▸ **Document section**:
•••••

From Marvel Entertainment

Nov. 23, 2011

 

Marvel’s First Family Reignites in FANTASTIC FOUR #600

The Human Torch Makes His Stunning Return In Oversized 50th Anniversary Issue

 

New York – “FLAME ON” once more! Fantastic Four #600, available today in comic stores and on the Marvel Comics app, brings the Human Torch back to the Marvel Universe. But, after his dramatic death, how did this founding member of the FF return? And, when one of their deadliest enemies mounts his greatest assault, will this family reunion be short-lived? The answers arrive in this giant-sized issue—with 100 pages of all-new stories—from writer Jonathan Hickman and some of the most acclaimed artists in comics today, including Steve Epting, Leinil Yu and more! This issue also features covers from the some of the biggest names in comics, including John Romita Jr, Gabriele Dell’Otto, Arthur Adams and Marvel Chief Creative Officer Joe Quesada!

 

“As befits the 50th anniversary of the team, this is the biggest Fantastic Four story we’ve ever told, from the scope of the story to the sheer amount of new—and important—stories in this issue.” said Tom Brevoort, Marvel SVP/Executive Editor. “Jonathan Hickman, along with our unrivaled art team, have pulled out all the stops for a story that epitomizes why the Fantastic Four are some of the most important characters in pop culture history. Fantastic Four #600 is going to blow you away!”

•••••

▸ **Complete the following**:
- A) Determine whether each statement agrees with the Fantastic Four #600 press release, answering yes or no and quoting the deciding words: (i) the issue contains 100 pages of all-new stories; (ii) the issue is sold only in comic stores; (iii) Jonathan Hickman wrote the issue.
- B) According to Tom Brevoort's statement in the Fantastic Four #600 press release, why is this the biggest Fantastic Four story Marvel has ever told, and in what respects is it the biggest?

▸ **Data section**:

•••••

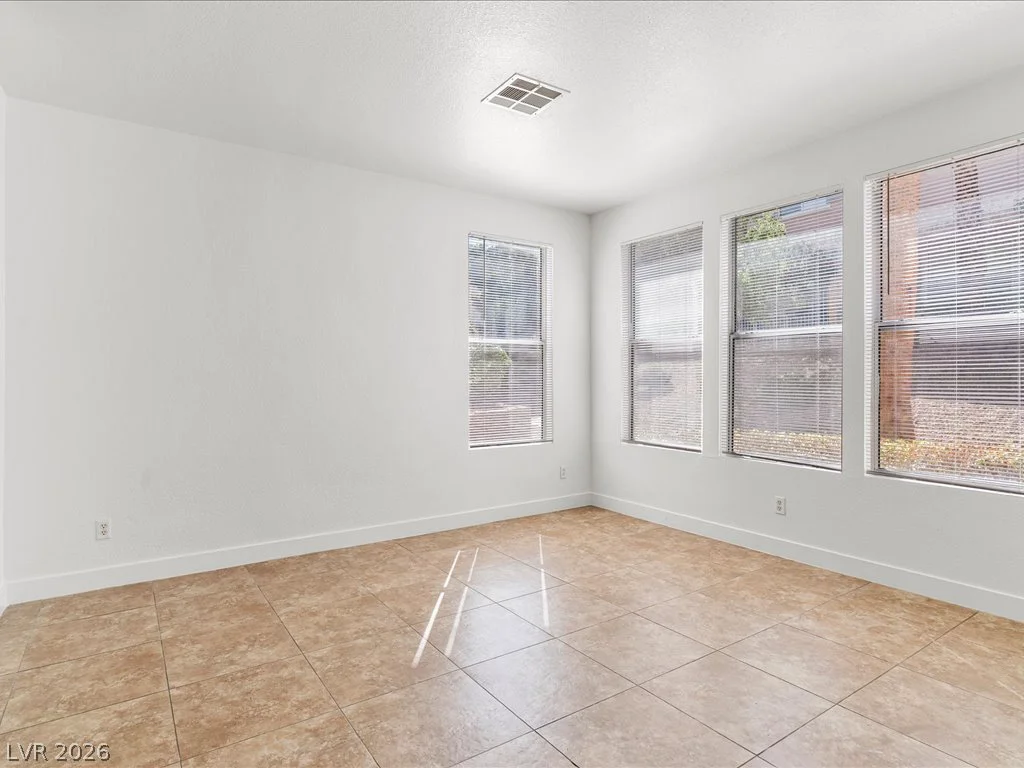 251 Green Valley, Henderson, NV 89012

•••••

▸ **Expected responses**:
- A)
(i) Yes: "with 100 pages of all-new stories"
(ii) No: "available today in comic stores and on the Marvel Comics app"
(iii) Yes: "from writer Jonathan Hickman"

- B) It is the biggest because that size befits the team's 50th anniversary. It is the biggest both in the scope of the story and in the sheer amount of new and important stories in the issue.